Bei einer steuerlichen Außenprüfung roch es Unrat. Die Darlehensvereinbarung von 2011 sei eine vGA gewesen. Sie halte einem Fremdvergleich nicht stand, insbesondere wegen der langen Laufzeit. Normalerweise, d.h. bei einem Darlehen an jemanden fremden, nicht zum Unternehmen gehörigen Darlehensnehmer hätte niemand eine so lange Laufzeit zugestanden.
Leuchtet ein – oder?
Nicht der M-GmbH, das gegen einen entsprechenden Bescheid des Finanzamtes klagte. Und nicht dem FG Münster, das die Klage zugunsten der M-GmbH beschied. Das Ansicht der Richter sei die steuerliche Anerkennung nicht zu versagen:
- nicht wegen der langen Laufzeit,
- nicht wegen der fehlenden Besicherung des Darlehens.
Die Richter sahen auch keine Anhaltspunkte gegen die Ernsthaftigkeit der schriftlichen Darlehensvereinbarung. Zudem sei aufgrund einer Tilgung in Höhe von 13.000 Euro in den ersten beiden Jahren nach Darlehensabschluss nicht zu erwarten gewesen, dass das Darlehen zu einem überwiegenden Teil nicht getilgt werde.

*****

— Aufgabenstellung —
A: Prüfen Sie, ob die folgenden Aussagen mit dem Lesetext übereinstimmen. Antworten Sie jeweils mit Ja oder Nein und zitieren Sie die entscheidende Textstelle wörtlich: (i) Das FG Münster entschied zugunsten der M-GmbH. (ii) Die Richter zweifelten an der Ernsthaftigkeit der schriftlichen Darlehensvereinbarung. (iii) In den ersten beiden Jahren nach Darlehensabschluss wurden 13.000 Euro getilgt.
B: Nennen Sie alle Beteiligten des Rechtsstreits, die im Lesetext als Unternehmen, Behörde oder Gericht bezeichnet werden.

— Datenteil —

*****

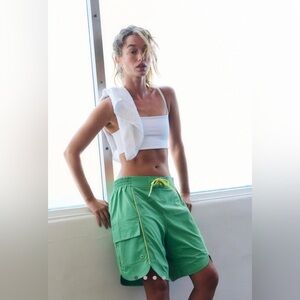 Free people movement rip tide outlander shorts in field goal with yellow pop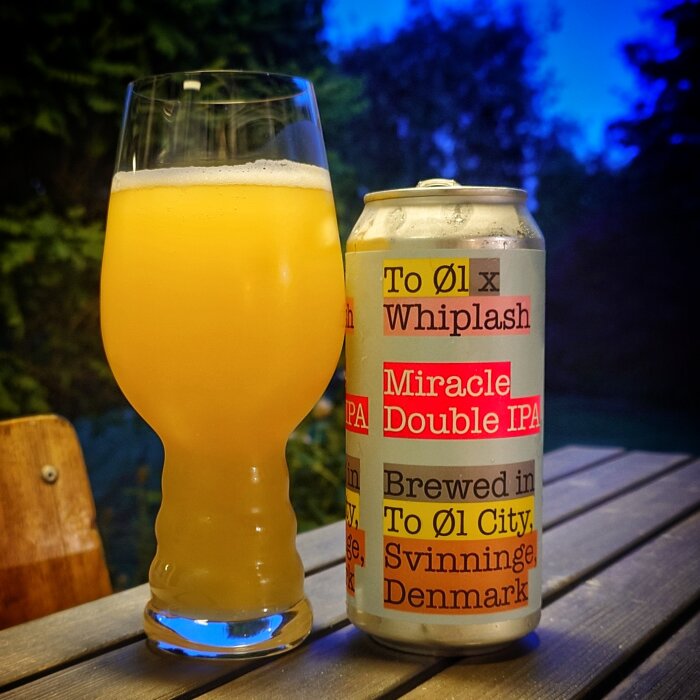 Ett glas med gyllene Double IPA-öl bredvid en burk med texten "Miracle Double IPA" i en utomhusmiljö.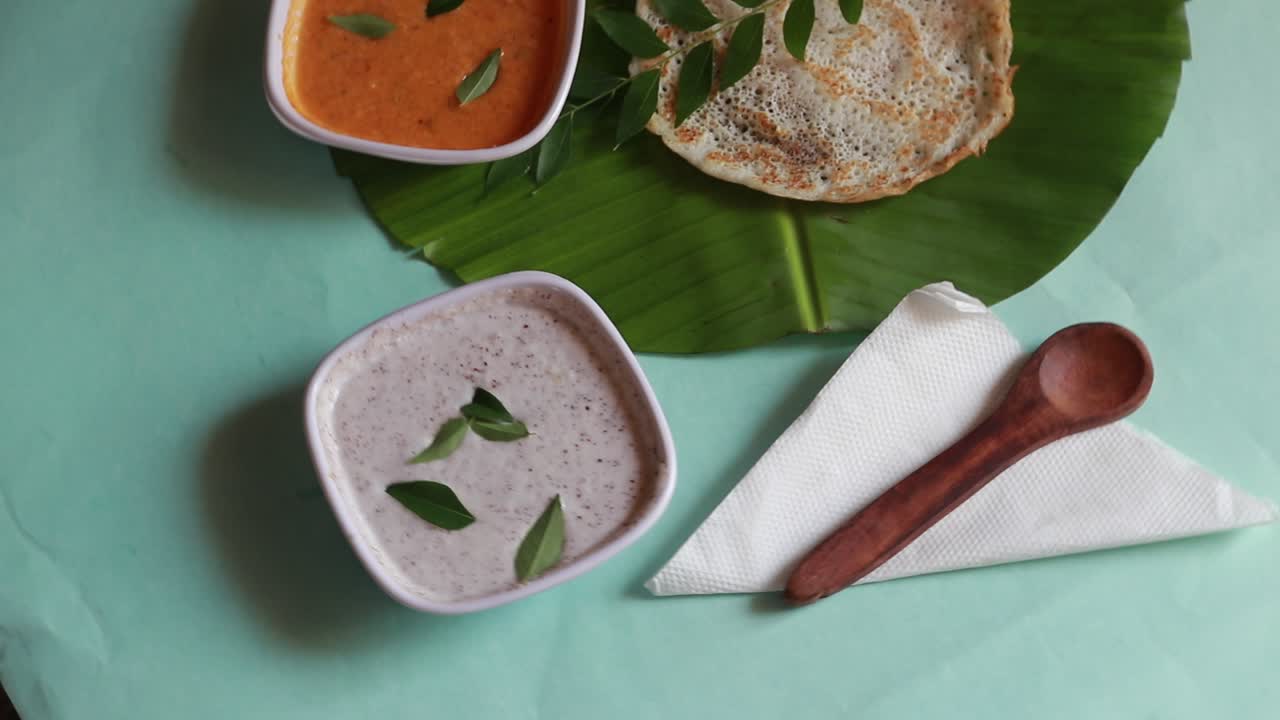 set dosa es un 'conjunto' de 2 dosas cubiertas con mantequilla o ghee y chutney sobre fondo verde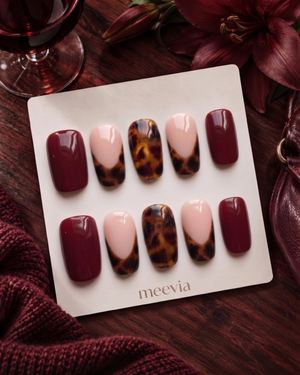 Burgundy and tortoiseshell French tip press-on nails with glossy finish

*****

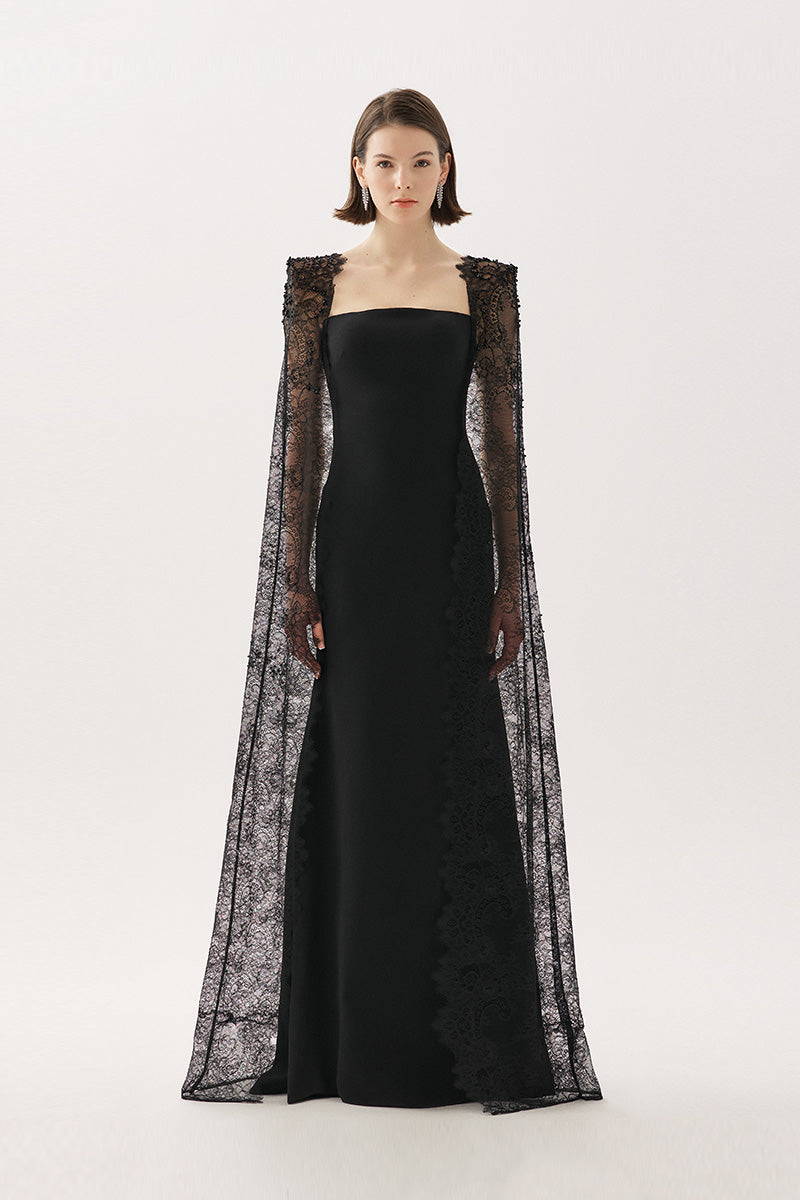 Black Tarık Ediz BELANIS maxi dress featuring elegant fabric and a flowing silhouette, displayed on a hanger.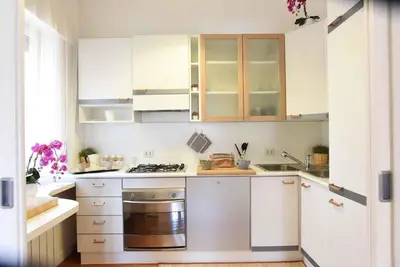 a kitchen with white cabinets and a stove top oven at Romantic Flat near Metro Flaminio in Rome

*****

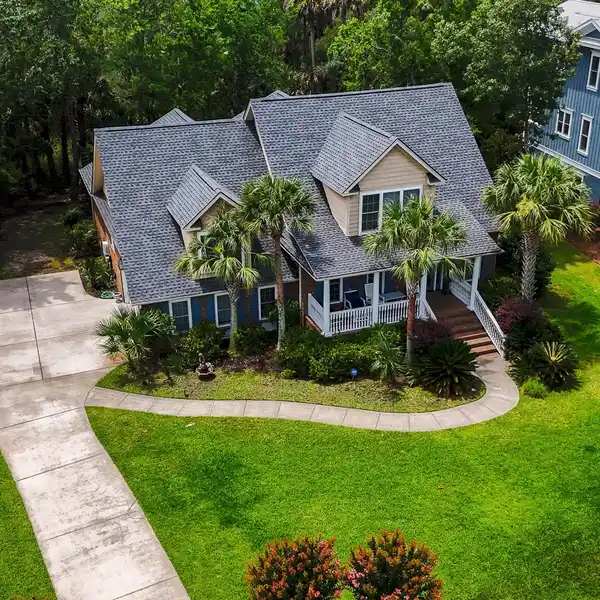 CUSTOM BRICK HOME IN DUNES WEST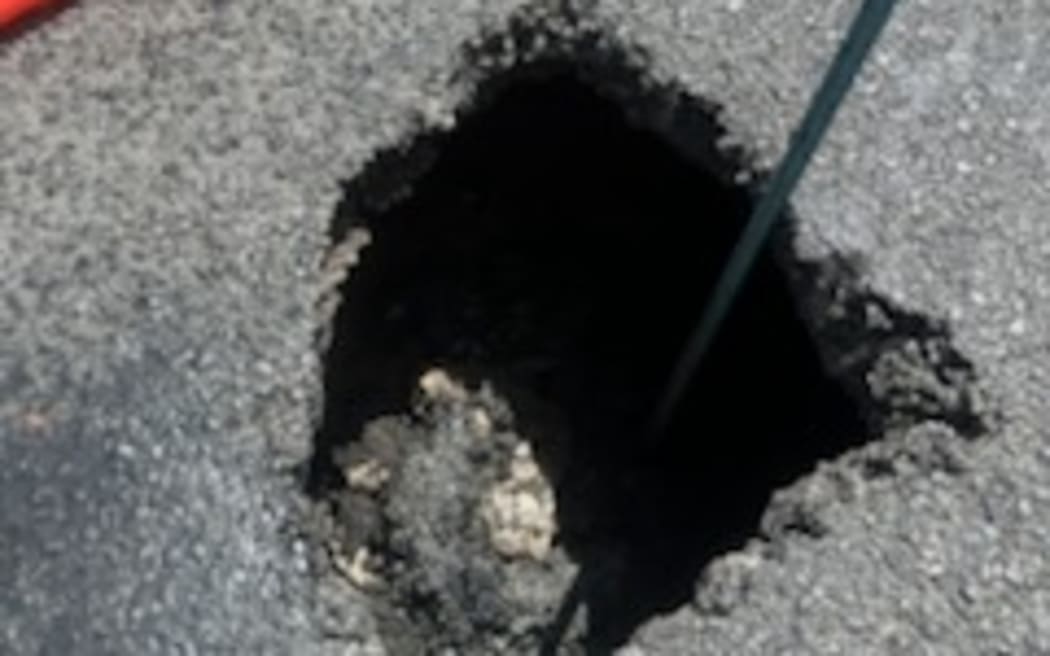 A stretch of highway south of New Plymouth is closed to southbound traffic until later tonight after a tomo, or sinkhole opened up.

*****

— Lösungen —
A:
(i) Ja: „das die Klage zugunsten der M-GmbH beschied“
(ii) Nein: „Die Richter sahen auch keine Anhaltspunkte gegen die Ernsthaftigkeit der schriftlichen Darlehensvereinbarung.“
(iii) Ja: „aufgrund einer Tilgung in Höhe von 13.000 Euro in den ersten beiden Jahren nach Darlehensabschluss“

B: M-GmbH, Finanzamt, FG Münster